Friends, this life carries us back to the first chapter of that great movement with which the name of Angelina Grimké is associated—when our cities roared with riot, when William Lloyd Garrison was dragged through the streets, when Dresser was mobbed in Nashville, and Mackintosh burned in St. Louis. At that time, the hatred toward Abolitionists was so bitter and merciless that the friends of Lovejoy left his grave a long time unmarked; and at last ventured to put, with his name, on his tombstone, only this piteous entreaty: Jam parce sepulto, "Spare him now in his grave." We were but a handful then, and our words beat against the stony public as powerless as if against the north wind. We got no sympathy from most Northern men: their consciences were seared as with a hot iron. At this time, a young girl came from the proudest State in the slave-holding section. She come to lay on the altar of this despised cause, this seemingly hopeless crusade, both family and friends, the best social position, a high place in the church, genius, and many gifts. No man at this day can know the gratitude we felt for this help from such an unexpected source. After this came James G. Birney from the South, and many able and influential men and women joined us. At last John Brown laid his life, the crowning sacrifice, on the altar of the cause. But no man who remembers 1837 and its lowering clouds will deny that there was hardly any contribution to the anti-slavery movement greater or more impressive than the crusade of these Grimké sisters from South Carolina through the New England States.

Gifted with rare eloquence, she swept the chords of the human heart with a power that has never been surpassed, and rarely equaled. I well remember, evening after evening, listening to eloquence such as never then had been heard from a woman. Her own hard experience, the long, lonely, intellectual and moral struggle from which she came out conqueror, had ripened her power, and her wondrous faculty of laying bare her own heart to reach the hearts of others, shone forth till she carried us all captive. She was the first woman to whom the halls of the Massachusetts Legislature were opened. My friend, James C. Alvord, was the courageous chairman who broke that door open for the anti-slavery women. It gave Miss Grimké the opportunity to speak to the best culture and character of Massachusetts; and the profound impression then made on a class not often in our meetings was never wholly lost. It was not only the testimony of one most competent to speak, but it was the profound religious experience of one who had broken out of the charmed circle, and whose intense earnestness melted all opposition. The converts she made needed no after-training. It was when you saw she was opening some secret record of her own experience, that the painful silence and breathless interest told the deep effect and lasting impression her words were making on minds, that afterward never rested in their work.
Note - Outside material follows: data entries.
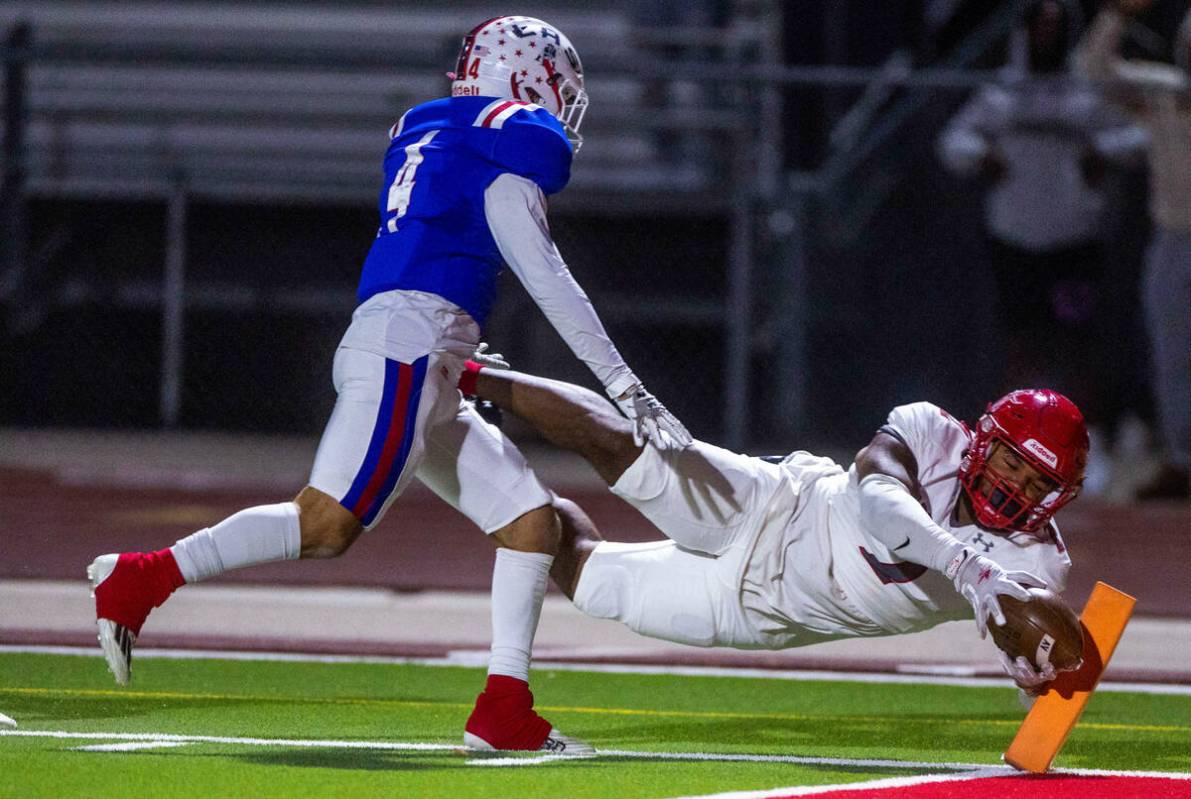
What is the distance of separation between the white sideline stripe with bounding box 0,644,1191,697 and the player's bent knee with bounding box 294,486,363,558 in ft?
5.71

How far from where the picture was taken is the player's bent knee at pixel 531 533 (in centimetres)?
500

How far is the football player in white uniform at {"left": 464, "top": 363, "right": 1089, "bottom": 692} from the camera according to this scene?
4742 millimetres

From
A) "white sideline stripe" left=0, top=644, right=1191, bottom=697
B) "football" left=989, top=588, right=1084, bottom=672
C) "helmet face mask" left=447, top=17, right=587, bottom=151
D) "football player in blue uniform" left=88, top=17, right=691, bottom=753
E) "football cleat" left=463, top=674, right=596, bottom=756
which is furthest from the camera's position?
"white sideline stripe" left=0, top=644, right=1191, bottom=697

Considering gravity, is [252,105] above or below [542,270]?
below

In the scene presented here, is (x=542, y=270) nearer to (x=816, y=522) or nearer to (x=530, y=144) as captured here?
(x=530, y=144)

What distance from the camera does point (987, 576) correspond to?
4.46 metres

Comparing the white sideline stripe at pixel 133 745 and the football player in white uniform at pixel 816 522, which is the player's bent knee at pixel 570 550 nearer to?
the football player in white uniform at pixel 816 522

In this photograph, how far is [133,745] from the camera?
466 centimetres

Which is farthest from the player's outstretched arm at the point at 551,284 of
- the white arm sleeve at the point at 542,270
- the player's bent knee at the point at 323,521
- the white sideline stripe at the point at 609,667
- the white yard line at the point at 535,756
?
the white sideline stripe at the point at 609,667

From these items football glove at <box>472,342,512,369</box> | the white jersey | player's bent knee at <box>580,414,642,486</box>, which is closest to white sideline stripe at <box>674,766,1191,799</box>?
the white jersey

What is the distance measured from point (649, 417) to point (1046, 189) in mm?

In 1840, '41, this anti-slavery movement was broken in halves by the woman question. The people believed in the silence of women. But, when the Grimkés went through New England, such was the overpowering influence with which they swept the churches that men did not remember this dogma till after they had gone. When they left, and the spell weakened, some woke to the idea that it was wrong for a woman to speak to a public assembly. The wakening of old prejudice to its combat with new convictions was a fearful storm. But she bore it, when it broke at last, with the intrepidity with which she surmounted every obstacle. By the instinctive keenness of her conscience, she only needed to see truth to recognize it, as the flower turns to the sun. God had touched that soul so that it needed no special circumstance, no word of warning or instruction from those about her; for she was ever self-poised.

When I think of her, there comes to me the picture of the spotless dove in the tempest, as she battles with the storm, seeking for some place to rest her foot. She reminds me of innocence personified in Spencer's poem. In her girlhood, alone, heart-led, she comforts the slave in his quarters; mentally struggling with the problems his position wakes her to. Alone, not confused, but seeking something to lean on, she grasps the Church, which proves a broken reed. No whit disheartened, she turns from one sect to another, trying each by the infallible touchstone of that clear, childlike conscience. The two old lonely Quakers in their innocence rest her foot awhile. But the eager soul must work, not rest in testimony. Coming North, at last, she makes her own religion,—one of sacrifice and toil. Breaking away from, rising above all forms, the dove floats at last in the blue sky where no clouds reach.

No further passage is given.